En su propia búsqueda, un día Daniela viajó a Brasil para conocer un guía espiritual. Pero apenas llegó, pudo sentir como Juan Martín le decía: «yo estoy bien mamá. Miralo a Santiago.» A partir de ese instante no pudo dejar de pensar en su hijo mayor, un hijo a quien en su propio «sálvese quien pueda», seguramente había desatendido. Un hijo que había perdido un hermano y la unidad familiar. Durante aquellos días, ella supo que ya no quería estar en la penumbra del duelo.
Morir y resucitar

Daniela salió, y cuando lo logró, lo hizo fortalecida. Un amor intenso le emergió, inagotable. En su renacer pudo agradecerle a la vida. Agradecer porque ella tenía mucho. Tenía una familia, tenía un hijo, tenía amigos, tenía una cama caliente, techo y comida. Gracias a las enseñanzas que le dejó Juan Martín, ella comprendió que a pesar de lo malo, siempre se puede encontrar algo bueno y siempre hay cosas lindas que agradecer. Siempre. «Yo fui su maestra durante su vida, ahora él es el mío», dice hoy.
En este camino, Daniela también descubrió por qué su relación con Juan Martín en vida fue siempre tan rica, tan íntima y tan intensa. Su relación tenía que ser intensa, porque iba a ser corta. Comprendió más que nunca lo que significa «Vivir el hoy». Entendió que, inevitablemente, existe un hoy que será el último. Por eso hay que honrar el presente y hay que honrar la vida.

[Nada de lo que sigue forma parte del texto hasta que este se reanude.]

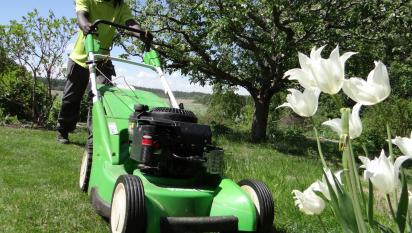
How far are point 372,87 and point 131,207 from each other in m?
1.79

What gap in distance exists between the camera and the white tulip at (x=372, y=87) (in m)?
1.10

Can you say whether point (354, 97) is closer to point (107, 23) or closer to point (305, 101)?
point (305, 101)

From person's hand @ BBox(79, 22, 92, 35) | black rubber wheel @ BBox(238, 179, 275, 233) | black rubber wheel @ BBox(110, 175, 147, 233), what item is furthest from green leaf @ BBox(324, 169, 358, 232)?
person's hand @ BBox(79, 22, 92, 35)

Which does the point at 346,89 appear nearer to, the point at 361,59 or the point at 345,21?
the point at 345,21

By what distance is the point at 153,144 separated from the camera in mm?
2928

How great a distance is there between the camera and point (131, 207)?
2.62 metres

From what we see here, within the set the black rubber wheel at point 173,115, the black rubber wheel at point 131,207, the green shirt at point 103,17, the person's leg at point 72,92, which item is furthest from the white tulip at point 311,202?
the person's leg at point 72,92

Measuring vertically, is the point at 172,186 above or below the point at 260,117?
below

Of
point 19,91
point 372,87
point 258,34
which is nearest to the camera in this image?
point 372,87

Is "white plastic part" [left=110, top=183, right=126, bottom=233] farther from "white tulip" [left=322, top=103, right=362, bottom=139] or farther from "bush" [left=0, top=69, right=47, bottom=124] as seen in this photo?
"bush" [left=0, top=69, right=47, bottom=124]

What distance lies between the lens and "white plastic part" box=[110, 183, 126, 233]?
2746 millimetres

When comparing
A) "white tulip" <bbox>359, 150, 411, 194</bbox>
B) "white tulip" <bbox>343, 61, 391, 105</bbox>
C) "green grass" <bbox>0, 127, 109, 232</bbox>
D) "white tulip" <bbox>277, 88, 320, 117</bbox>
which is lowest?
"green grass" <bbox>0, 127, 109, 232</bbox>

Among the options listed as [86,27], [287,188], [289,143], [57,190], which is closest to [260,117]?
[289,143]

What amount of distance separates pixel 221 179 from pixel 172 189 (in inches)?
16.7
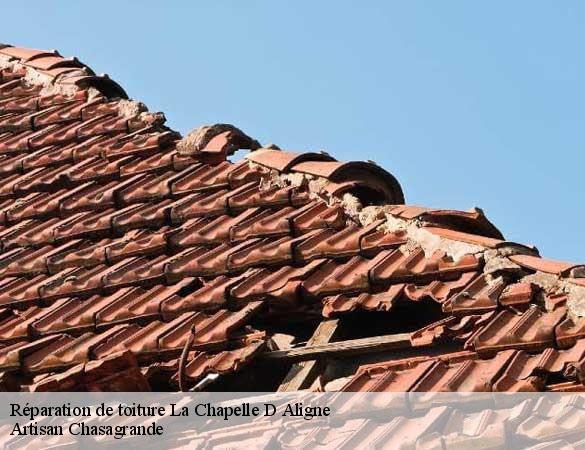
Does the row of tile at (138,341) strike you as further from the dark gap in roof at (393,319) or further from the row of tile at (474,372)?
the row of tile at (474,372)

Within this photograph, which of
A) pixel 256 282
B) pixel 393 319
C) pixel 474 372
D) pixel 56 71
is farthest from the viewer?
pixel 56 71

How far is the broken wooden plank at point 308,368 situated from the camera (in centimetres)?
466

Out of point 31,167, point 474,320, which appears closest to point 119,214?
point 31,167

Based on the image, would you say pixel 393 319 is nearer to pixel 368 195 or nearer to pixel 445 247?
pixel 445 247

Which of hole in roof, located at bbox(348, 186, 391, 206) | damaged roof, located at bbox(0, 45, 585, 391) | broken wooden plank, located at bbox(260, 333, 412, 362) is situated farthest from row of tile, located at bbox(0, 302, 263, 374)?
hole in roof, located at bbox(348, 186, 391, 206)

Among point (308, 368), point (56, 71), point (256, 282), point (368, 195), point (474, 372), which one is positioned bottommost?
point (474, 372)

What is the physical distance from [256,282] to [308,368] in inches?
27.3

A Daniela, hablar de Juan Martín la llena de una fuerza interior que jamás pensó que podía tener. En ella nació una necesidad profunda de ayudar a los demás. Por eso hoy, junto a una persona muy especial y que llegó en un momento justo, formó un grupo para acompañar a personas que sufrieron una pérdida.

«Ante el dolor somos todos iguales, por eso es un grupo que incluye cualquier pérdida, como la de un abuelo, una madre, así como la de un hijo. A veces creemos que el nuestro es el peor de los dolores, pero sería egoísta creer que hay otras pérdidas que no son tan difíciles de superar», cuenta Daniela, «Es un espacio sin religión, porque a pesar de que soy una persona muy creyente, aprendí que no se trata de religiones sino de espiritualidad. Es un lugar para poder hablar de la muerte en forma natural.»

Hoy Daniela dejó de ver la muerte como un fantasma. «Si lográramos hablar del tema como algo no tan trágico, si pudiéramos naturalizarla y entender que nada muere ni queda en el cementerio, todos viviríamos mejor», dice con su voz calma, «Podremos volver a reír, volver a amar y comprender que nada se termina. El día que podamos verlo así, seremos capaces de descubrir que incluso después del dolor más desgarrador imaginable, se puede volver a reír y se puede volver a amar la vida. Uno tiene que volver a hacerlo. Sin culpas. En homenaje a ellos.»